Minister of State Gary Goodyear was also present at the announcement to represent the federal government.

“Unfortunately, all too often our nation’s small and medium-sized entrepreneurs and enterprises lack the very fuel to drive their success and that of course is venture capital,” said Goodyear.

Vidyard founder Michael Litt. (Matthew Kang/CBC)

Michael Litt, founder of Kitchener-based video analytics company Vidyard, says he welcomes the news that the government is supporting such a fund and that the private sector will be managing it.

However, he points out there is a more pressing need for continued funding in startups after an initial investment has been made.

“My concern is that, there’s an abundance of seed stage capital and there’s lots of growth capital, but there’s no second round capital available,” said Litt. “There’s not that many investors that are willing to make the leap of faith in investing in a company that’s just past the seed stage.”

Home base boost

After Wynne’s funding announcement, Waterloo-based software company OpenText announced it would be creating a new venture fund with financial partners that will have $100 million of capital.

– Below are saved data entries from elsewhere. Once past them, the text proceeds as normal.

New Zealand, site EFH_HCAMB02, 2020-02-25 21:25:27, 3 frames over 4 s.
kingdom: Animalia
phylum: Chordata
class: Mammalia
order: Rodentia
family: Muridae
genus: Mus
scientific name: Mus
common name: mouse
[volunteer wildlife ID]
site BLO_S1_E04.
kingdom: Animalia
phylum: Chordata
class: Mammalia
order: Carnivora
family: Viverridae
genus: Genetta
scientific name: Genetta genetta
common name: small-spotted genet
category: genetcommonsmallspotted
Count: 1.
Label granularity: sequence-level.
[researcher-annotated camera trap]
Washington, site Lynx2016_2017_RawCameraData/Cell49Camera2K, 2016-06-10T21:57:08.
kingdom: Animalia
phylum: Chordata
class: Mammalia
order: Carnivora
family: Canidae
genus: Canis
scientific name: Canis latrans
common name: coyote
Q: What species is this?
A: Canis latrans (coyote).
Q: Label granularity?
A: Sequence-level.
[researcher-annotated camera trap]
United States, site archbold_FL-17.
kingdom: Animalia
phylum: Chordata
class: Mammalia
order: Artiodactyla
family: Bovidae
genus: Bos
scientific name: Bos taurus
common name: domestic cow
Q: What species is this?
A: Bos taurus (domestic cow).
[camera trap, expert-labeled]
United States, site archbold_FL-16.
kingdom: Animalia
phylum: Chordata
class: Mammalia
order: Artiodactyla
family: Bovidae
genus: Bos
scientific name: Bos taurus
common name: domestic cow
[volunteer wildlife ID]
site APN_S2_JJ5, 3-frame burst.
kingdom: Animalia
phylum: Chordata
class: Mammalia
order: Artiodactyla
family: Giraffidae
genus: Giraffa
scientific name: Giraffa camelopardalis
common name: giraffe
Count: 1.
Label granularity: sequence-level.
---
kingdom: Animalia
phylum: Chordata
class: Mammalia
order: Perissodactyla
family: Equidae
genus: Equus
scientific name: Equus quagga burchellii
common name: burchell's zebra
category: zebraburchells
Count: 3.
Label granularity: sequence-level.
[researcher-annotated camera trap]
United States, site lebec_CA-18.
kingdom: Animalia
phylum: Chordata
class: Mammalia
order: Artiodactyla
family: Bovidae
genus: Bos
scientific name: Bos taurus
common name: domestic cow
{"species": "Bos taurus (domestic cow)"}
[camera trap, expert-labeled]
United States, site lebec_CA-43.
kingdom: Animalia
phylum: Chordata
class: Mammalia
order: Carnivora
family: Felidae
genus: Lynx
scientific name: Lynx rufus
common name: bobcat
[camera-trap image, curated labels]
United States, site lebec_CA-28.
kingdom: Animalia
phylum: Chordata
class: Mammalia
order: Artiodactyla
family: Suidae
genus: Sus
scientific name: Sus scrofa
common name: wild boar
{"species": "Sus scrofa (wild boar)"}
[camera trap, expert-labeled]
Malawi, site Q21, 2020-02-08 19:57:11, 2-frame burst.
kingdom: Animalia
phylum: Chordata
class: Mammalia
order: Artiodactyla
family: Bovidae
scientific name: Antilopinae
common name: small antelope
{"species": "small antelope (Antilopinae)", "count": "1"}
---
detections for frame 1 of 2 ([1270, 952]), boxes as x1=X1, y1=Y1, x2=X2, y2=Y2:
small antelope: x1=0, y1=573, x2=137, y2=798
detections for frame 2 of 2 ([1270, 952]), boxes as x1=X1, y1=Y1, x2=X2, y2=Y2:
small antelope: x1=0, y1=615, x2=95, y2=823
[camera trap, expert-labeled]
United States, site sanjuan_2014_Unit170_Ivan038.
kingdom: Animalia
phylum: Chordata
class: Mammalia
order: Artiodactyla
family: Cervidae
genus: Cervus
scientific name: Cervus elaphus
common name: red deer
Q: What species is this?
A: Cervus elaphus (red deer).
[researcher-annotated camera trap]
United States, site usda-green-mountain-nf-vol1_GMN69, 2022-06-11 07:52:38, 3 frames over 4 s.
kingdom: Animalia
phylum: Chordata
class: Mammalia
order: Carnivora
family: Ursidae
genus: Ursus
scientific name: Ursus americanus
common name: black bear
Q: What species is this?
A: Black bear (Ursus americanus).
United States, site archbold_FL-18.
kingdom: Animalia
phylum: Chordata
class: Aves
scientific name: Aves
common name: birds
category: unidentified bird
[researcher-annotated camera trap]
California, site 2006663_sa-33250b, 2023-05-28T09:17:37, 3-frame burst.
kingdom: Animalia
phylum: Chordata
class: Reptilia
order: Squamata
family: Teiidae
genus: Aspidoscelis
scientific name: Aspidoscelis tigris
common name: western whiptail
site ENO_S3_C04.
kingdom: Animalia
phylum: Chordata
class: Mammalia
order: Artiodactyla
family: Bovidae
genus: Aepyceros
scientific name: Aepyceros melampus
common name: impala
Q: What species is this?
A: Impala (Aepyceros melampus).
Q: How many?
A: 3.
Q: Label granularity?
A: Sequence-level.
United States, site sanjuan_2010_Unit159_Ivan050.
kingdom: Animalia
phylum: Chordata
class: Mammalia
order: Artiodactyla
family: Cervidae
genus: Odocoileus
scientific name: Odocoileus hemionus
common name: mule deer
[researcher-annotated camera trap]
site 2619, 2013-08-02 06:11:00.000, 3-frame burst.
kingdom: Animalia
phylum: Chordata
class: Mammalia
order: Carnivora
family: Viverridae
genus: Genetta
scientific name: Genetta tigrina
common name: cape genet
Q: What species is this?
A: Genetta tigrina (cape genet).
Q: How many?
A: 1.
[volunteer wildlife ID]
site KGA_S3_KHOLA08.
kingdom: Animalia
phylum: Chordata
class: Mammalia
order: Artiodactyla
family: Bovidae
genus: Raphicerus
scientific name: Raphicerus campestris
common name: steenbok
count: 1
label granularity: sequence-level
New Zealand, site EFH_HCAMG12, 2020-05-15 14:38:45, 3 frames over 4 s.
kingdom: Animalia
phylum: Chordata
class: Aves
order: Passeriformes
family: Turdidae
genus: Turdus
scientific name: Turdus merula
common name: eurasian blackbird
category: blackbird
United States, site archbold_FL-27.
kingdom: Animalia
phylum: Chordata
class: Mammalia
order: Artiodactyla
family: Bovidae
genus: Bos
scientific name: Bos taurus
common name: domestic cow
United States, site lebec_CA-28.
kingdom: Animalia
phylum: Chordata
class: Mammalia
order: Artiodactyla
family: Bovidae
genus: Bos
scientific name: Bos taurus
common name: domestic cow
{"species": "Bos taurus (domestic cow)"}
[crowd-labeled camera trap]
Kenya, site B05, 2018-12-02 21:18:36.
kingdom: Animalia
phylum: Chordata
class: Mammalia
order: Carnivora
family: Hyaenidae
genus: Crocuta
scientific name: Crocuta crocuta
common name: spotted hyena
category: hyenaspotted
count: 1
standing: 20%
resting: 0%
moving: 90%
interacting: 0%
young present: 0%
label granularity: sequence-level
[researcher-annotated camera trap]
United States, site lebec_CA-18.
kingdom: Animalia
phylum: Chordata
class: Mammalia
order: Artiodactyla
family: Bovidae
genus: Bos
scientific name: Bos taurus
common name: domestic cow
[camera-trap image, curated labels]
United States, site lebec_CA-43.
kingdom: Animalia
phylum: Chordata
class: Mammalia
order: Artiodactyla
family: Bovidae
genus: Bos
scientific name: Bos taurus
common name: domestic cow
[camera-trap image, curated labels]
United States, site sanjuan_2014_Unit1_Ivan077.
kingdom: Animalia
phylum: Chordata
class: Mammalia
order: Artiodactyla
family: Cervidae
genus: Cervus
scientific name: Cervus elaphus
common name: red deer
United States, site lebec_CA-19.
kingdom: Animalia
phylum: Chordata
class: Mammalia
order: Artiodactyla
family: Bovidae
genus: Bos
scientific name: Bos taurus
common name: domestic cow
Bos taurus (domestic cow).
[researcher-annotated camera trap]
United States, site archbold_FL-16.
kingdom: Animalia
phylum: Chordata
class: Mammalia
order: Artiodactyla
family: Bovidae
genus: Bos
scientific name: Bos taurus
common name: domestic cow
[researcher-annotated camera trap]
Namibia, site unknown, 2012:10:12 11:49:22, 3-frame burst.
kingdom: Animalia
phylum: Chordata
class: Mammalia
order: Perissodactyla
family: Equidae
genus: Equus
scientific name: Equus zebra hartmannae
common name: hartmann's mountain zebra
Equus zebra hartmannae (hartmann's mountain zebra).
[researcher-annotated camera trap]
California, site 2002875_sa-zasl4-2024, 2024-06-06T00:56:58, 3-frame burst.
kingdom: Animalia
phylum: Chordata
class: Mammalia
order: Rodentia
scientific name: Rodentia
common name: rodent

Known as the OpenText Enterprise Applications Venture Fund, its goal is to financially back business application development and spur innovation and entrepreneurship in Canada. OpenText expects the fund to begin operating in about six months.

“A $100-million fund may invest in roughly 20 companies.” said Mark Barrenechea, president and CEO of OpenText.

While he could not yet name any companies who will receive the funding, Barrenechea says it will likely go to ones that are ready to take the next step in growth.   

“We’re not going to dismiss very early stage startups,” Barrenechea told CBC News. “But we’ll probably look for what would typically be a stage two company, that the idea’s been established and a first version has been created.”